I will buy and read this book based on that alone. I enjoyed Chabon's first book, The Mysteries of Pittsburgh, while in grad school. I missed his next couple, but happened into a Village bookstore in the early 90s here in NYC when he was reading from A Model World, a collection of short stories. He is one of those handful of young American writers whose new books deserve investigation based on his name alone.

Rating: 5 stars
Summary: Baroque, yes. But brilliant, too
Review: I haven't been so taken by a book for a long, long time. Chabon's use of language, while sometimes over the top, is also frequently so evocative and original that I'm amazed. Beyond this, the book is also very funny, quite moving, and full of enough plot to keep the reader turning the pages. I don't even like comic books, but Chabon makes this world so engaging, and so intrinsically woven into the world of pre-war New York, that it becomes fascinating. Really a tour de force. Give it a try.

Rating: 3 stars
Summary: Not for everyone
Review: Chabon is not for everyone. And he's not for me.

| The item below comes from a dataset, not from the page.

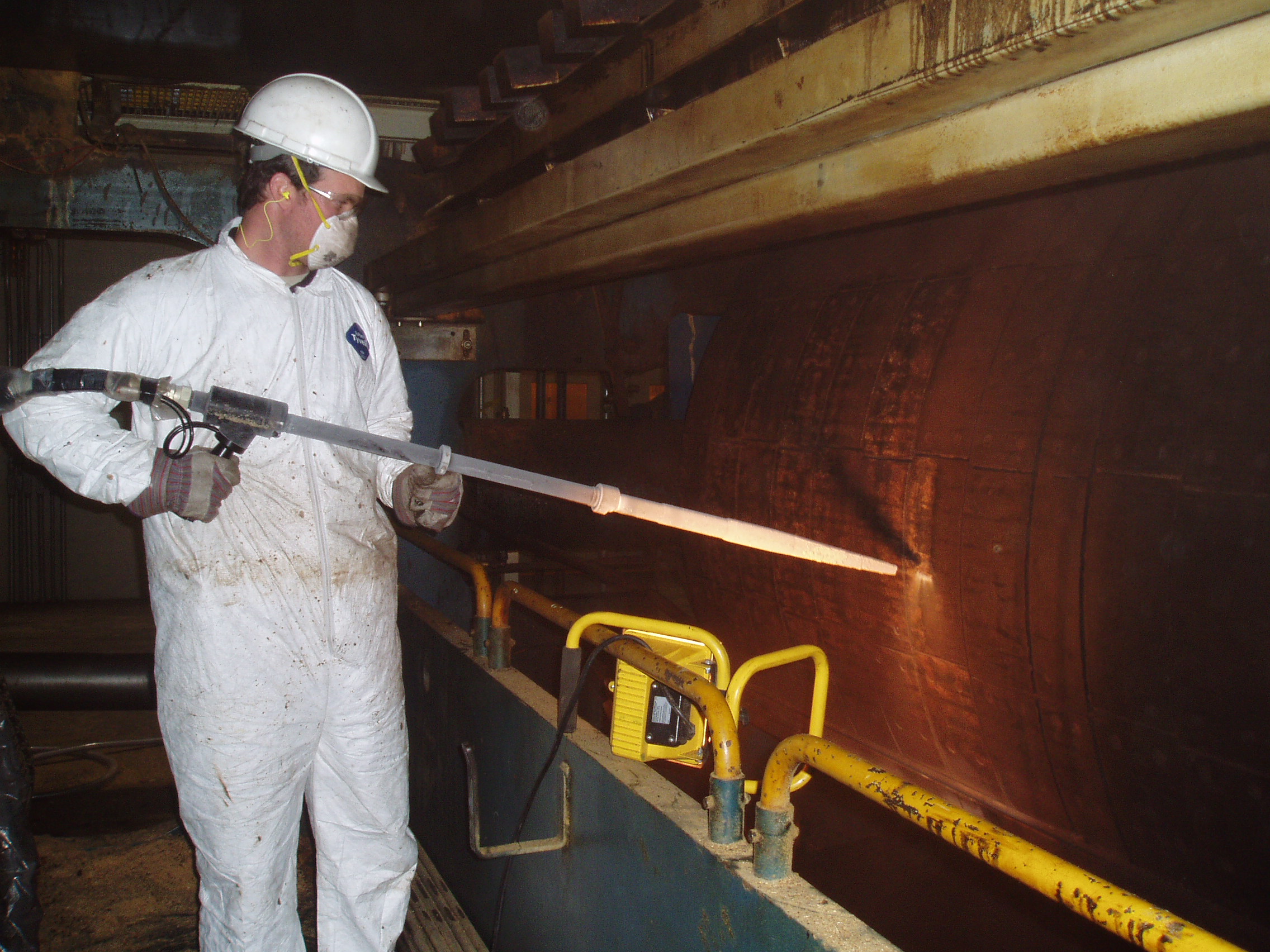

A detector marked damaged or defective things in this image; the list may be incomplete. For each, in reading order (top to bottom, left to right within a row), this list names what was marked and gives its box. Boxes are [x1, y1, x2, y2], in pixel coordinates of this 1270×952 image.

corroded metal surface [680, 145, 1270, 934]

I once read F. Scott Fitzgerald in a letter giving advice to a young writer, "It probably isn't a good idea to expand your vocabulary past a certain point. Because then you'll be tempted to use all those long words, and they will weigh your writing down." I was astounded to read a legendary writer like Fitzgerald giving another writer advice to NOT acquire as big a vocabulary as possible. But this book--to me--shows how absolutely correct Fitzgerald was. Chabon himself once said, "I have a big vocabulary, and I like to use it." This book could have used a judicious editor. (The Oct. 5 review below gives examples of what I mean.)

Rating: 5 stars
Summary: Fantastic, epic novel
Review: This is a fantastic read from one of the most talented young writers around. Chabon's first two books are excellent, but this is an epic, grand wonderful book. The writing is beautiful, and the story is enthralling.

Rating: 5 stars
Summary: Everyone is right.
Review: There's no question this novel is rendered in baroque prose, and in places just plain overdone: "a flaw in the omniveillant maternal loupe"; "governmental tergiversations"; "degrees of cousinage and testamentary disputes" -- even the luminous NYT review pokes fun at the eleventymillion descriptions of sky. But despite the wandering back and forth over the purple line, the brilliance of this work seems almost beyond dispute. If anyone out there has come across another contemporary novel that delivers its period and setting in such miraculously vivid detail, I'd like to know about it. And we shouldn't discount the possibility that the author has overwritten on purpose, because the ornate, over-the-top style does create a certain effect that somehow fits the the subject and the era, like the flourishes and exclamations of an escapist's show. Gasps and applause for the author.